▸ **WHAT YOU WILL DO**:
Leaving out the pictures, output the lines from the one that contains "24857 W Hacienda" through the end of the material, exactly as they stand.

━━━━━ RECORDS PROVIDED ━━━━━

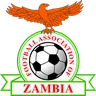Zambia U17 logo small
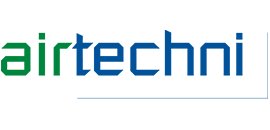 Airtechni Inc.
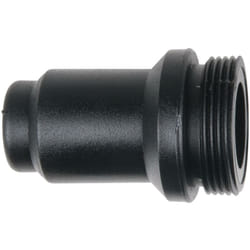 Kstools - Valve antiretour
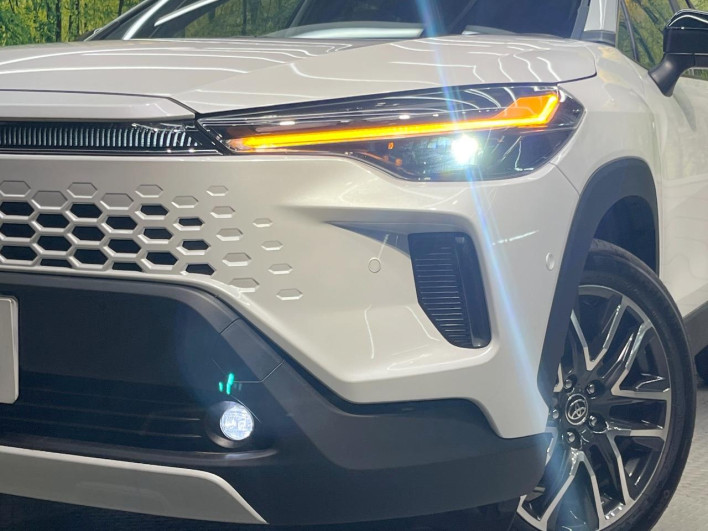 2026 Toyota Corolla Cross 6AA-ZVG13 (UW-69f02237e23da)[8]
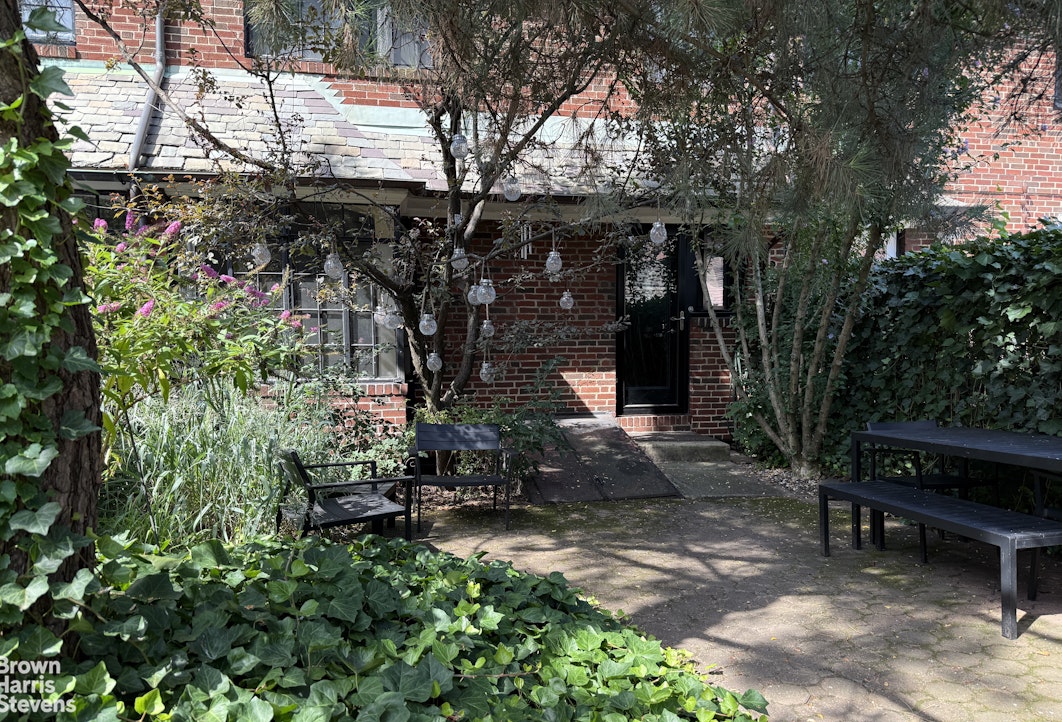 34-29 87th Street Jackson Heights Queens NY 11372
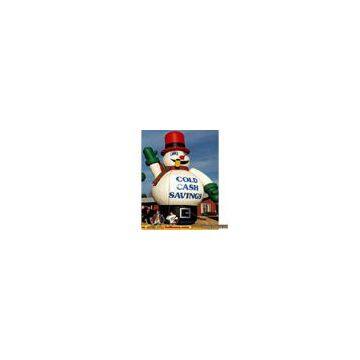 Sell Christmas Decoration
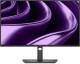 DELL DELL-P2426HE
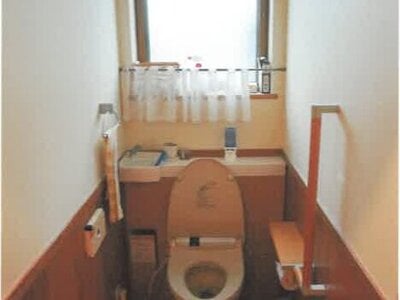 新潟県上越市 春日山駅22分 戸建て 713万円の競売物件 #7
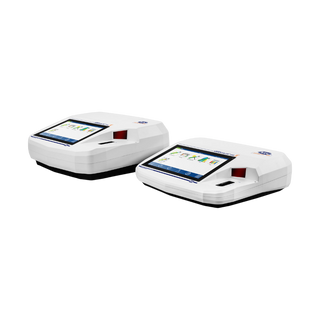 Macherey-Nagel Photometers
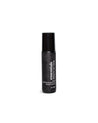 Essentials Intensive Eye Cream 10ml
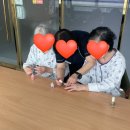 앞산요양병원 네이버블로그
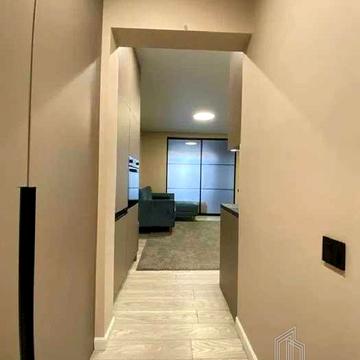 Михайла Максимовича вул. (Онуфрія Трутенка), 24-Б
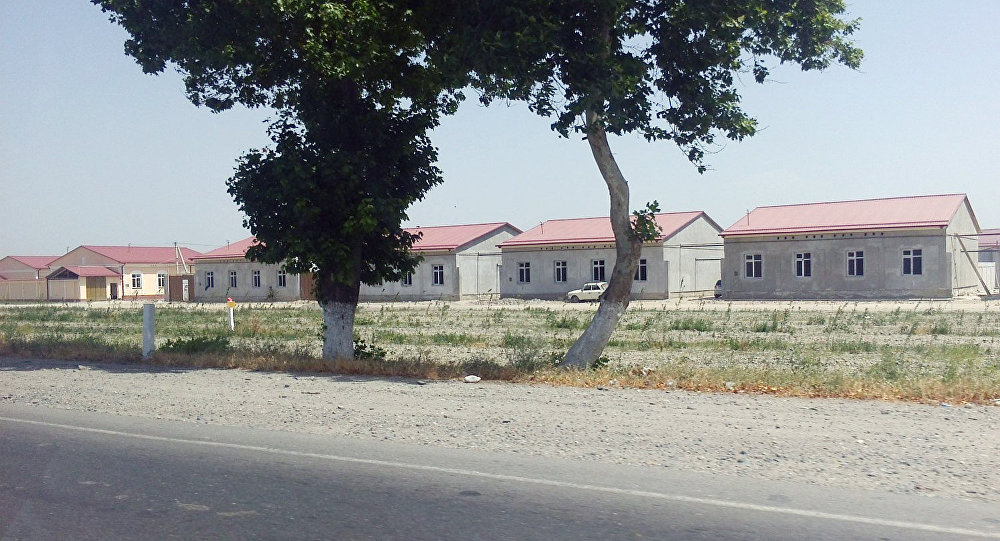 В Узбекистане снизили размеры первоначальных взносов по ипотеке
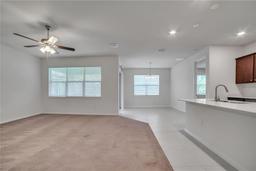 Picture of 6403 Bradford Woods Drive, Zephyrhills, FL 33542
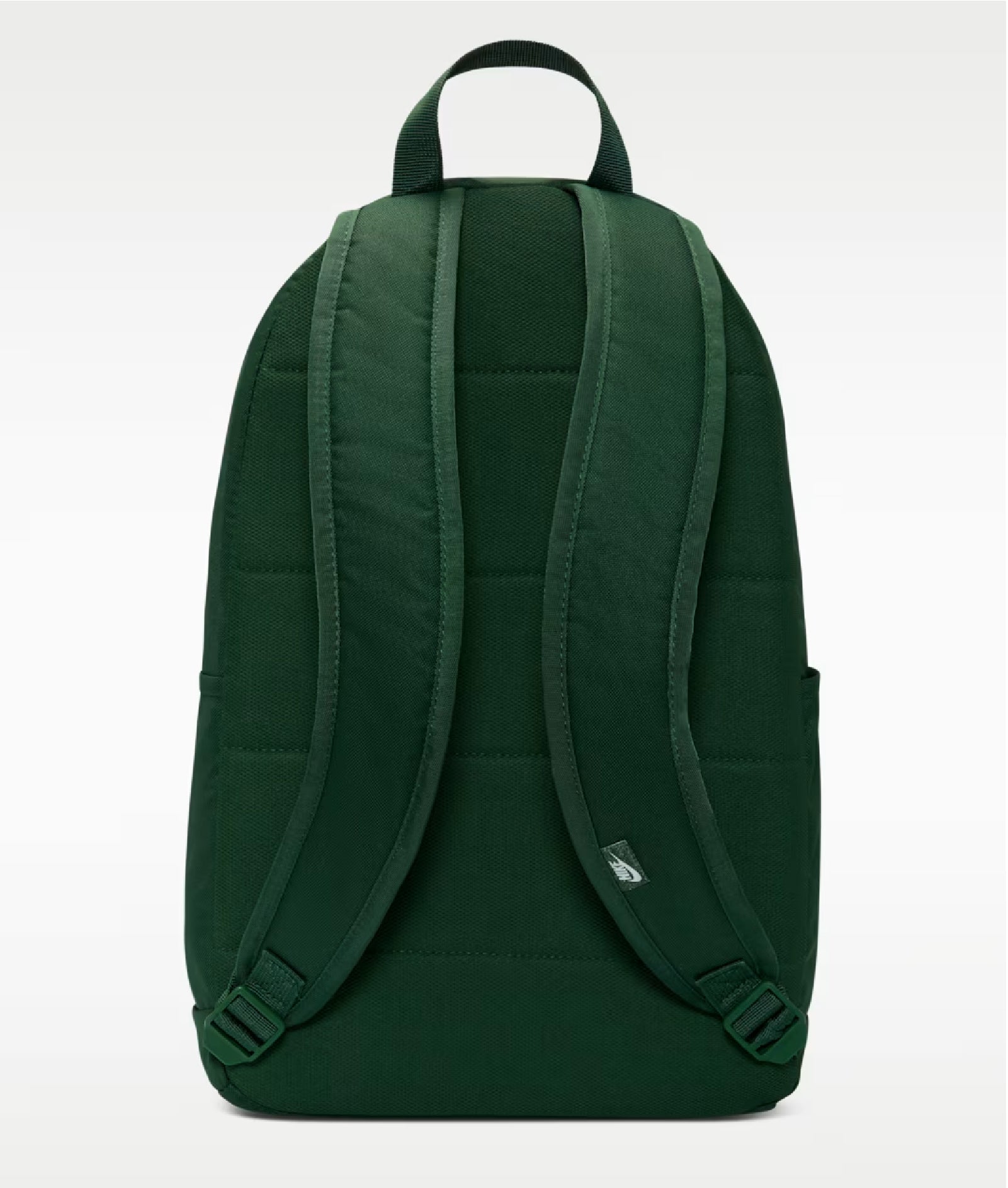 Nike Backpack (21L) Recycled Materials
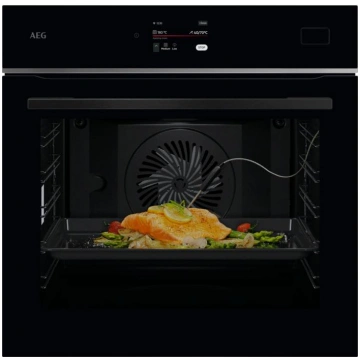 AEG TB8SB73ZAB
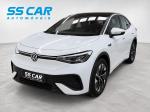 volkswagen-id-5-2023-eletrico-0cc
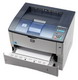   Kyocera-Mita FS-6970DN (FS-6970DN)  2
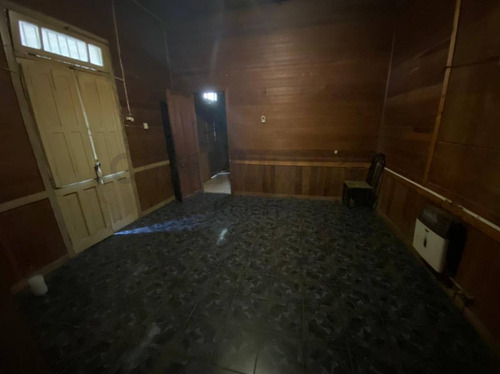 Imagen 5 de 9 de 169 Entre 23 Y 24, Lote En Venta, La Plata.-
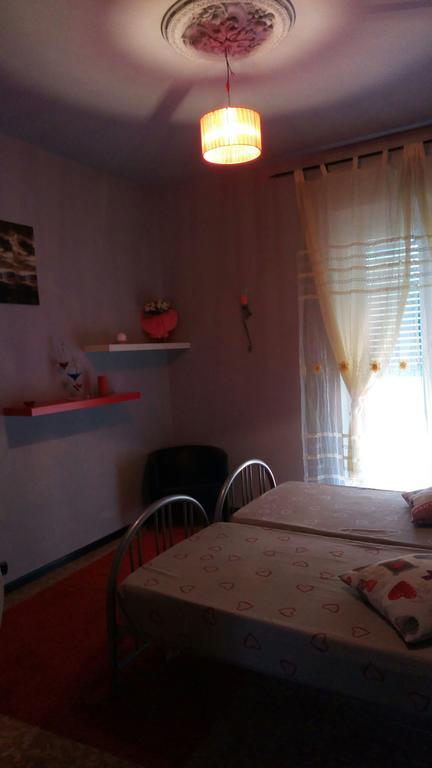 B&B Il Pisolo Alba  Bagian luar foto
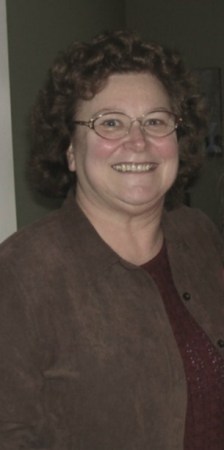 Wanda Sanders Photo 10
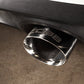 Cobb Tuning Stainless Steel Cat-Back Exhaust System | 2022+ VW GTI MK8 (5V4100)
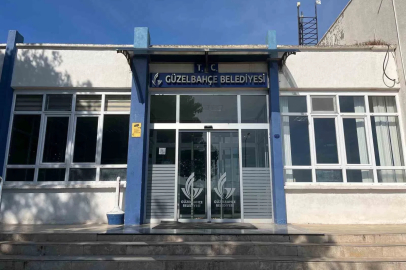 Seferihisar Belediyesi’ndeki yolsuzluk operasyonunda yeni gelişme: Eski Güzelbahçe Belediye Başkanı’nın eşi gözaltında
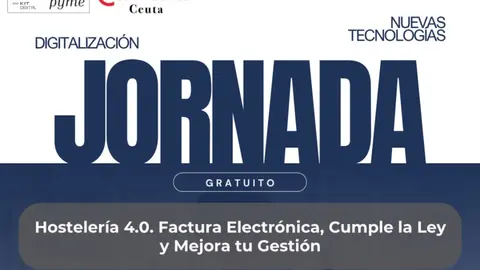 Jornada de facturaci&oacute;n electr&oacute;nica _ C&aacute;mara de Comercio
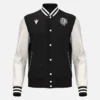 Barbarians 2025/26 Warm Up Jacket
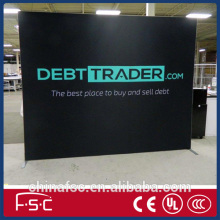 OED/ODM design frameless poster frame picture hanging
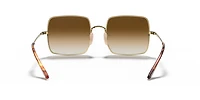 Square 1971 Classic
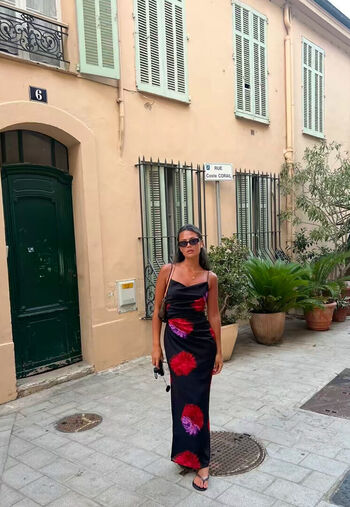 Nathalie lok page leaked private photo uncensored HD quality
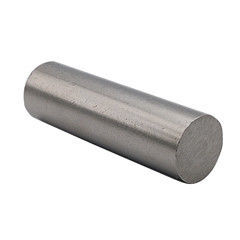 AlNiCo magnet 1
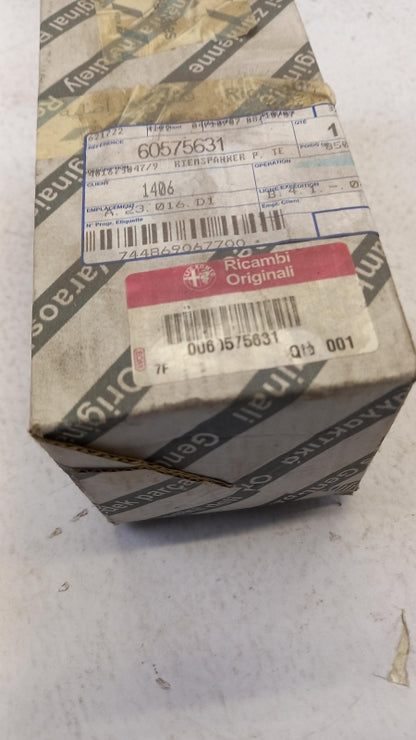 Original ALFA ROMEO 155 164 GTV Spider Riemenspanner 60575631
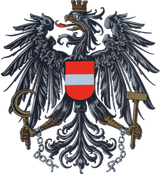 Wappen_der_Republik_Österreich.svg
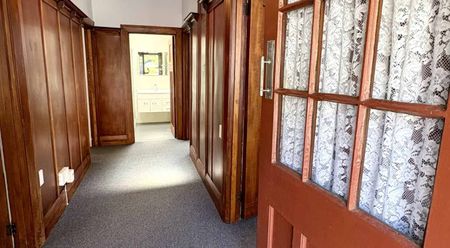 City Centre, 2 bedrooms - Photo 5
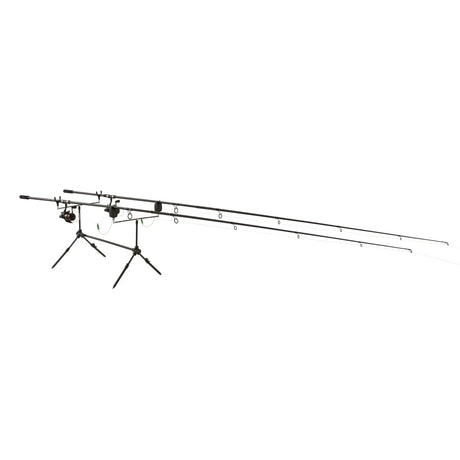 Combo Mitchell GT Pro Carp - Tienda Carpfishing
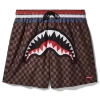 ȘORȚI DE BAIE SHARKS IN PARIS GT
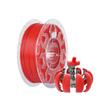 Filament для 3D-принтера CREALITY CR-PLA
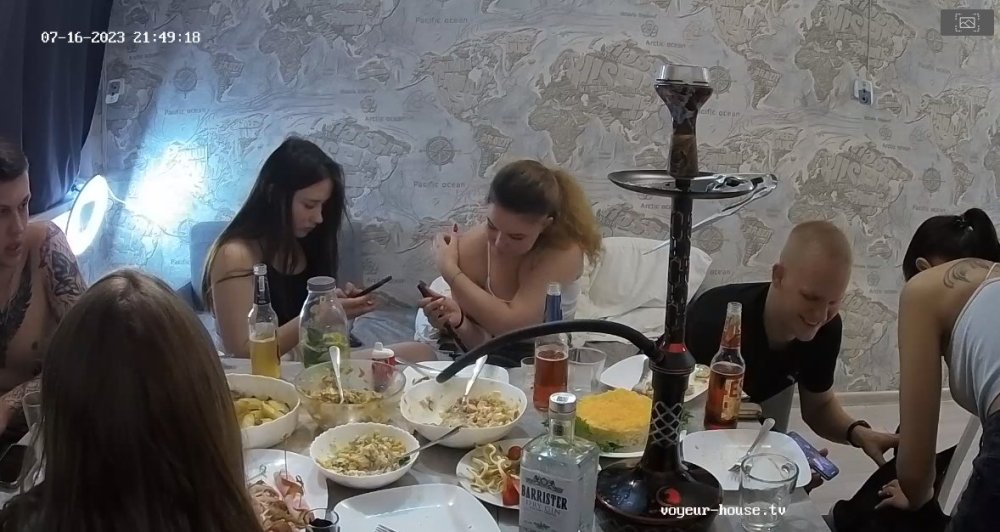 bandicam 2023-07-16 20-59-05-451.jpg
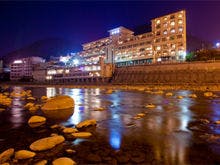 クチコミから岐阜のカジュアルホテル 旅館を探す 一休 Com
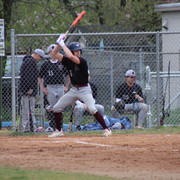 IMG-6114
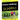 Fitness Walking for Dummies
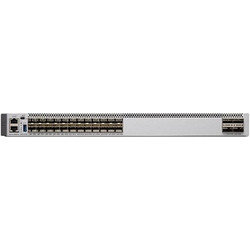 Cisco C9500-24Y4C-E Managed L3 Switch με 24 Θύρες Ethernet 1000Mbps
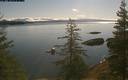 ./images/quadra/bluff/20200902/bluff20200902_092459M.jpg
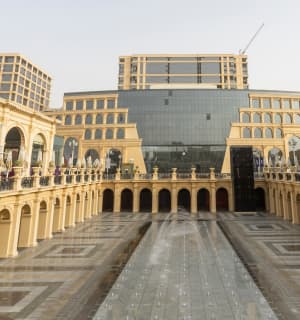 Picture of جدة بارك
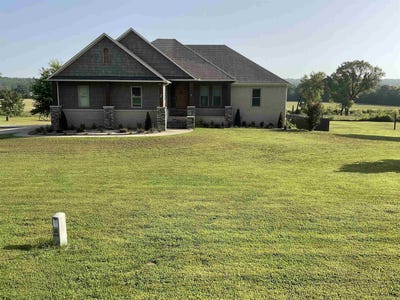 /international/us/342-burkett-flat-road-greenbrier-ar-110104975250/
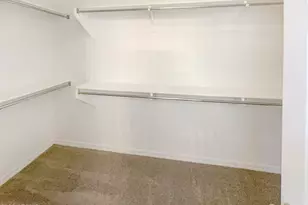 24857 W Hacienda Ave, Buckeye, AZ 85326 - Photo 23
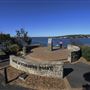Bass & Flinders Point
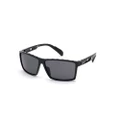 Adidas Sports SP0024 Sunglasses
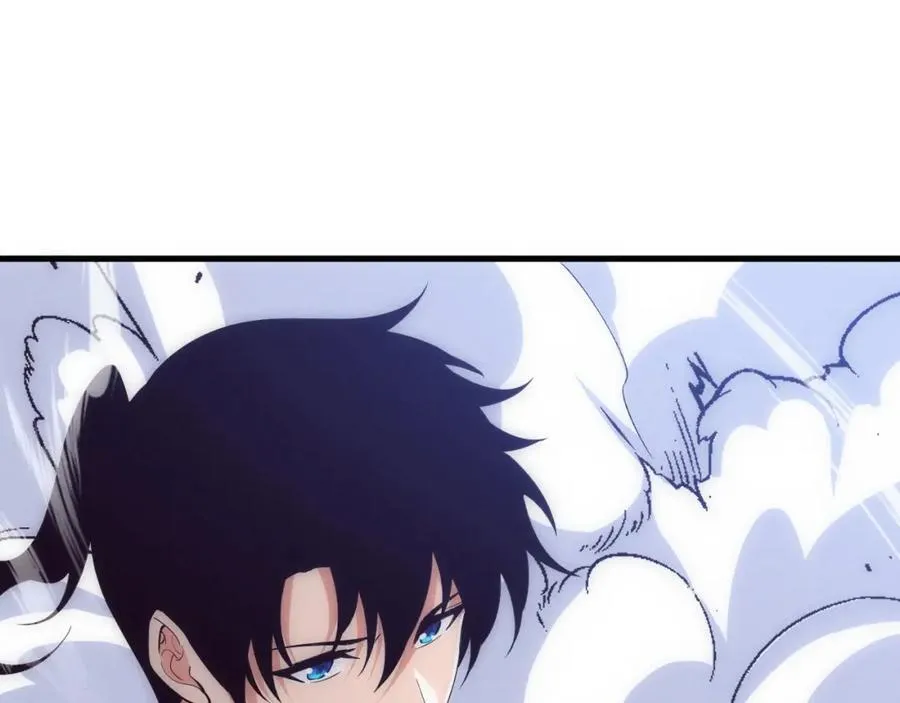 第194话 最终之战打响！ 第95页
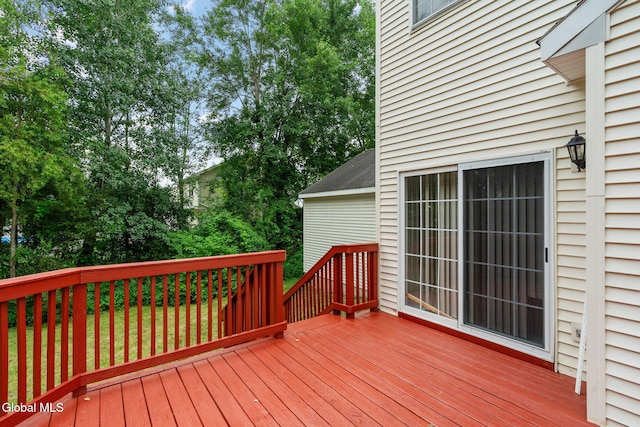 57 Willowbrook Ter, Halfmoon, NY 12065 - photo 62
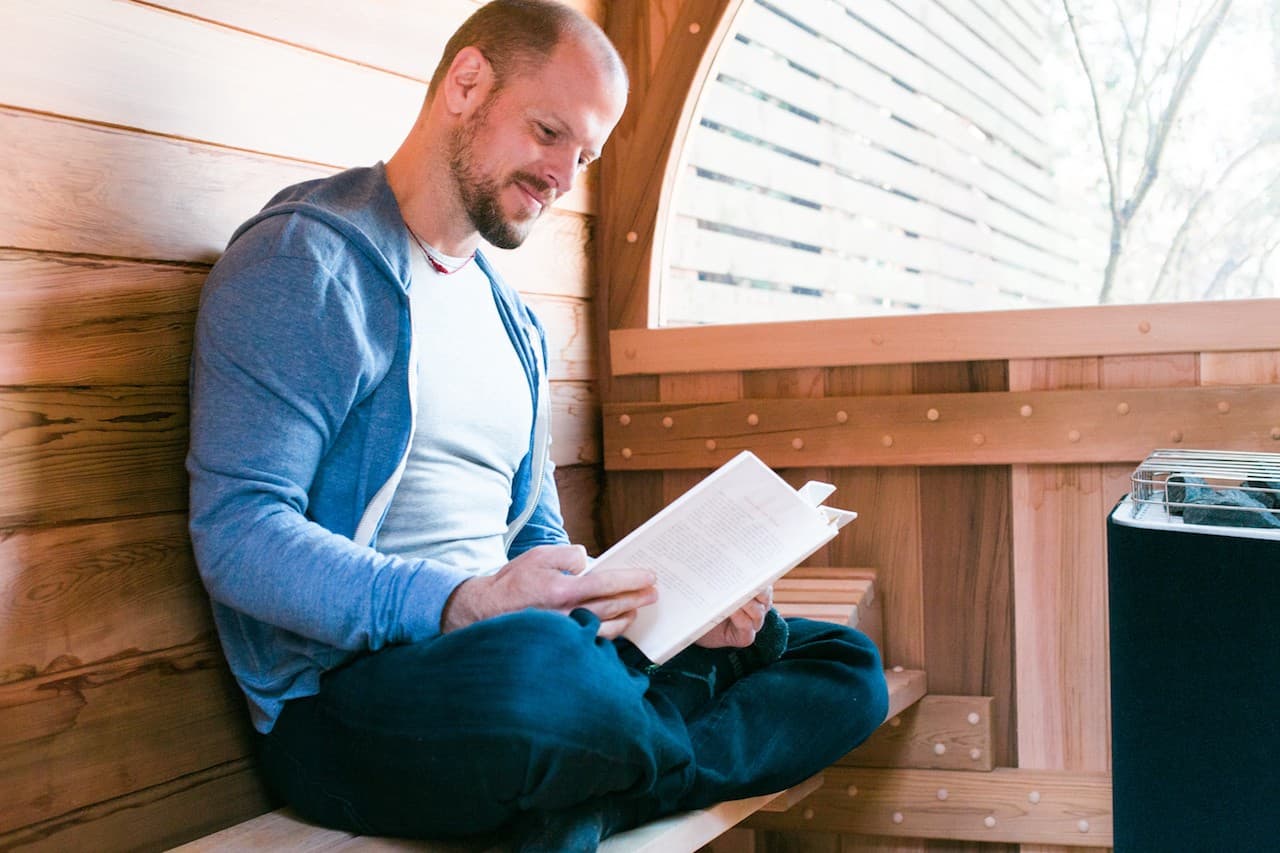 Leitura e Memorização - Três passos simples para melhorar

━━━━━

▸ **RESULT OF THIS EXERCISE**:
 24857 W Hacienda Ave, Buckeye, AZ 85326 - Photo 23
Bass & Flinders Point
 Adidas Sports SP0024 Sunglasses
 第194话 最终之战打响！ 第95页
 57 Willowbrook Ter, Halfmoon, NY 12065 - photo 62
 Leitura e Memorização - Três passos simples para melhorar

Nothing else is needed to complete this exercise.